• [EXERCISE DETAILS]: From the line containing "Is the point at 671,300" through the last line of the entries below, repeat each line word for word and leave out the rest.
──────── EXTRACTED RECORDS ────────
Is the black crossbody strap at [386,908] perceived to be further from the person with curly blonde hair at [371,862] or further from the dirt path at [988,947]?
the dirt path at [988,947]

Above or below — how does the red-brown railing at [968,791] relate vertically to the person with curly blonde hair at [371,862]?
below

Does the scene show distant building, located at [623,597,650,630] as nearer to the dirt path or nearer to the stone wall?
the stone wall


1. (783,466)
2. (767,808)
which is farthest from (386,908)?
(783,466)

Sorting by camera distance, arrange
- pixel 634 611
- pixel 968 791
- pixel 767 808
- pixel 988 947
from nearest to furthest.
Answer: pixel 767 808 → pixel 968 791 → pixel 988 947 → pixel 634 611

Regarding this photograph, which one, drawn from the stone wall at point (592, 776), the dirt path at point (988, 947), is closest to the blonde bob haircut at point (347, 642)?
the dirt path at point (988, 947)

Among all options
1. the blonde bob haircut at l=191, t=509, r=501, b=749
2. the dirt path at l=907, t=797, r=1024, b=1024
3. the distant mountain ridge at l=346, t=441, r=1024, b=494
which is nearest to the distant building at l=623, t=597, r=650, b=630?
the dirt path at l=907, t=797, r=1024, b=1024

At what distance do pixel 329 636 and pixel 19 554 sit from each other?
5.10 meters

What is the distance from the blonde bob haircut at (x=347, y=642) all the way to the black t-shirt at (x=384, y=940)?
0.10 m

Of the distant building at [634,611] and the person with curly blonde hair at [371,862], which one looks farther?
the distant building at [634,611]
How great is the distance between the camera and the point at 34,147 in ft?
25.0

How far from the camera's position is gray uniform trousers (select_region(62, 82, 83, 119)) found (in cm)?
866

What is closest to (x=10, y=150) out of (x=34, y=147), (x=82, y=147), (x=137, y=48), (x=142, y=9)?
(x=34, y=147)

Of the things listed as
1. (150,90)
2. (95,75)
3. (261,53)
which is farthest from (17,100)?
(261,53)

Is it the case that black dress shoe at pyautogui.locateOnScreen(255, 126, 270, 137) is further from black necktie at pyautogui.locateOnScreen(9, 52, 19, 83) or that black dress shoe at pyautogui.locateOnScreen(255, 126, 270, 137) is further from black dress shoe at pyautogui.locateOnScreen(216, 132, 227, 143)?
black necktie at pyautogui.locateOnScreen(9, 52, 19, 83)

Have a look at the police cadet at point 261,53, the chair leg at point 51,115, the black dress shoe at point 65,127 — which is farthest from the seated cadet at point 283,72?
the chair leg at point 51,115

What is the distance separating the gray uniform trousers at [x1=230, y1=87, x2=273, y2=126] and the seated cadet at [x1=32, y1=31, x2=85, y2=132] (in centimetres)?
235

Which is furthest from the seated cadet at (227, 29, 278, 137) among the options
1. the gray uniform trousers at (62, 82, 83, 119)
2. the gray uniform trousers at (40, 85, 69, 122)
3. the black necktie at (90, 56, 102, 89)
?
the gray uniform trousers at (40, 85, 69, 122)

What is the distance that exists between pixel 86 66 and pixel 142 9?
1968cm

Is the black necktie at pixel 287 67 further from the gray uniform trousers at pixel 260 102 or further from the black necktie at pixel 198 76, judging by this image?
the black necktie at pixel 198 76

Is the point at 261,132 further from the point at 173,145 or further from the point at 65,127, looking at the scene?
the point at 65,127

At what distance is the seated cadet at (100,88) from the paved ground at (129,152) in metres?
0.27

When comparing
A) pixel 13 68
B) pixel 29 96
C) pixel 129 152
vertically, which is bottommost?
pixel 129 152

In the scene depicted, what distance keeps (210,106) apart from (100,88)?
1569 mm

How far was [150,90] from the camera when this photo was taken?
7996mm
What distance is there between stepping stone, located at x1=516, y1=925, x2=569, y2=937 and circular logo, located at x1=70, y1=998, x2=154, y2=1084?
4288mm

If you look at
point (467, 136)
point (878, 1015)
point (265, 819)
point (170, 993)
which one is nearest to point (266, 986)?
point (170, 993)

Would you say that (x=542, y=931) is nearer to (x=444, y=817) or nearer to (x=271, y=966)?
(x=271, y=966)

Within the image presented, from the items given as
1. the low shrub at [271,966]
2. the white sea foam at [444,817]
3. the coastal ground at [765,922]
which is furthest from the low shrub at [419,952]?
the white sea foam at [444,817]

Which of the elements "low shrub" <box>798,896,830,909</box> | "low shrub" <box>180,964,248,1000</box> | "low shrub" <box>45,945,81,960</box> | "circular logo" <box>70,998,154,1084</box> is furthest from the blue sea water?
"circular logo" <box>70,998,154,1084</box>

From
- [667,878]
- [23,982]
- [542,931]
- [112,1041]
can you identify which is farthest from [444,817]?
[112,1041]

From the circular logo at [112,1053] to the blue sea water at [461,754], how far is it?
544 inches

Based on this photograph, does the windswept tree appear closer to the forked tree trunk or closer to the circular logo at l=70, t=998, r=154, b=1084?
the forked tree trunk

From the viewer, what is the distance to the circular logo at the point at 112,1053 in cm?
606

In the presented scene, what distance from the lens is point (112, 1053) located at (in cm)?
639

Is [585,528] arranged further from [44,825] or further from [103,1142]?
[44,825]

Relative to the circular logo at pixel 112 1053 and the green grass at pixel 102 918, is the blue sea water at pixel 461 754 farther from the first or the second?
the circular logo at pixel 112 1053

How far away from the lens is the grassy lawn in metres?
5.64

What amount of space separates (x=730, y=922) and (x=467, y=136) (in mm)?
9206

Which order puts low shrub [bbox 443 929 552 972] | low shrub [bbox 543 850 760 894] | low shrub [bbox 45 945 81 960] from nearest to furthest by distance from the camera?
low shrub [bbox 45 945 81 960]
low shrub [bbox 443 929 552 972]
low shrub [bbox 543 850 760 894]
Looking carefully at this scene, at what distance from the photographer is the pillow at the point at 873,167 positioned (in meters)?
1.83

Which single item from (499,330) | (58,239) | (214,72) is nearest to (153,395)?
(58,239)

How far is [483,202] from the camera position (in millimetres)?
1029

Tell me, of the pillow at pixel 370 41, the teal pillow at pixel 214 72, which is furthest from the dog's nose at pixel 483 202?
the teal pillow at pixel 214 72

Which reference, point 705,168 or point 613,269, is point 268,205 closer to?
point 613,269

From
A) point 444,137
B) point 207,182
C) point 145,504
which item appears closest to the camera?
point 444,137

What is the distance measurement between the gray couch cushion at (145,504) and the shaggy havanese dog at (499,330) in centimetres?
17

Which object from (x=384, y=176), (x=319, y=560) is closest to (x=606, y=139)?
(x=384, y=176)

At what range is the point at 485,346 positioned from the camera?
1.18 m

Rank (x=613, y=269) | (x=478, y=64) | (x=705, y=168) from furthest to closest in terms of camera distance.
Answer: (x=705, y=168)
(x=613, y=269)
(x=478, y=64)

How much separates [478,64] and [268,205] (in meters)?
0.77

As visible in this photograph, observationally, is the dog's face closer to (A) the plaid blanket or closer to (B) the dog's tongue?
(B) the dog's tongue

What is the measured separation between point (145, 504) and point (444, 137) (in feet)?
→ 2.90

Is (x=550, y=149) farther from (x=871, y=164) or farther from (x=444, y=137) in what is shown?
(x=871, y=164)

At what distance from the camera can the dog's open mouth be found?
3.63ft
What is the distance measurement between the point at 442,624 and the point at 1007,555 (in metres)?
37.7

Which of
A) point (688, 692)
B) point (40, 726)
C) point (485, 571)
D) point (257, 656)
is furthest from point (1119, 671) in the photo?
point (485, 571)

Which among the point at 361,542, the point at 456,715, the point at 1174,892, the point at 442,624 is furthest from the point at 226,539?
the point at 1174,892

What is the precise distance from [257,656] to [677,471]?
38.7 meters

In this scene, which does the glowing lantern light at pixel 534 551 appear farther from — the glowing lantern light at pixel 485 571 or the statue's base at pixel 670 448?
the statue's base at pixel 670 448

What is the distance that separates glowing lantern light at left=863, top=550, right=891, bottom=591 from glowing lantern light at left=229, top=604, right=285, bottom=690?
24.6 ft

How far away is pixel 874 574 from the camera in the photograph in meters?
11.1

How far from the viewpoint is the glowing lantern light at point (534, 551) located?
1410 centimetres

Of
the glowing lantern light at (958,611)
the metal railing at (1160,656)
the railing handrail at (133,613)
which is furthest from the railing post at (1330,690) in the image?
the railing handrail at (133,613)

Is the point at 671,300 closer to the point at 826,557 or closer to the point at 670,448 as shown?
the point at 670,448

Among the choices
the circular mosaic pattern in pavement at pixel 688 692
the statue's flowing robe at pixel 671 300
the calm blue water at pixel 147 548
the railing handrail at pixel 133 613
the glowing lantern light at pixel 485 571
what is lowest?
────────
• [RESPONSE TO THE EXERCISE]:
Is the point at 671,300 closer to the point at 826,557 or closer to the point at 670,448 as shown?
the point at 670,448

Among the choices
the circular mosaic pattern in pavement at pixel 688 692
the statue's flowing robe at pixel 671 300
the calm blue water at pixel 147 548
the railing handrail at pixel 133 613
the glowing lantern light at pixel 485 571
what is lowest?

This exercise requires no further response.